─── TEXTE DE LA PAGE ───

Louis-Joseph Papineau, Robert Nelson et l’idée de république au Québec

Les années 1830 entraînent plusieurs politiciens sur la voie républicaine, dont le chef du Parti patriote, Louis-Joseph Papineau (1786-1871), et le député Robert Nelson (1793-1873).
Illustration: Tiffet Les années 1830 entraînent plusieurs politiciens sur la voie républicaine, dont le chef du Parti patriote, Louis-Joseph Papineau (1786-1871), et le député Robert Nelson (1793-1873).

Une fois par mois, Le Devoir lance à des passionnés d’histoire le défi de décrypter un thème d’actualité à partir d’une comparaison avec un événement ou un personnage historique.

─── ENTRÉES DE DONNÉES ───

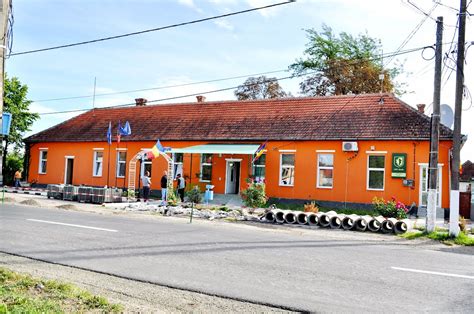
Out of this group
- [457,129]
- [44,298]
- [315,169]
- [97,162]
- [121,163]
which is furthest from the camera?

───

À FAIRE
[1] Répondez aux questions suivantes à partir du texte sur Papineau et Nelson.
(a) Quel parti Louis-Joseph Papineau dirigeait-il ?
(b) Quelle fonction est attribuée à Robert Nelson ?
(c) À quelle fréquence Le Devoir lance-t-il son défi aux passionnés d'histoire ?
[2] Résumez en deux phrases le texte sur Papineau et Nelson.
[3] Rédigez la suite du texte sur Papineau et Nelson à partir de sa dernière phrase.
Les lignes n'ont aucun rapport avec le texte.

RÉPONSES PAR CONSIGNE
[1]
(a) Le Parti patriote.
(b) Député.
(c) Une fois par mois.

[2] Dans les années 1830, plusieurs politiciens s'engagent sur la voie républicaine, dont le chef du Parti patriote, Louis-Joseph Papineau, et le député Robert Nelson. Chaque mois, Le Devoir invite des passionnés d'histoire à décrypter un thème d'actualité en le comparant à un événement ou à un personnage historique.

[3]
En septembre 2022, le décès de la reine Élisabeth II, monarque du Royaume-Uni, du Canada et de 13 autres pays, a entraîné nombre de remises en question quant à l’institution qu’elle représentait. Les élections québécoises d’octobre 2022, accompagnées d’une forte distorsion entre le vote populaire et les députations élues à l’Assemblée nationale, ont, elles aussi, entraîné leur lot d’interrogations quant à la forme de notre régime politique.

Ainsi, la question de l’appartenance du Canada et du Québec à la Couronne britannique et celle de notre système démocratique sont revenues dans l’actualité. Dans ce contexte, l’idée républicaine — qui nous débarrasserait de la monarchie et bonifierait la souveraineté populaire — a ressurgi. Le projet n’est pas nouveau et revient fréquemment au coeur des discussions depuis deux siècles. Retour sur une idée qui a fait rêver, et qui a toujours de l’avenir.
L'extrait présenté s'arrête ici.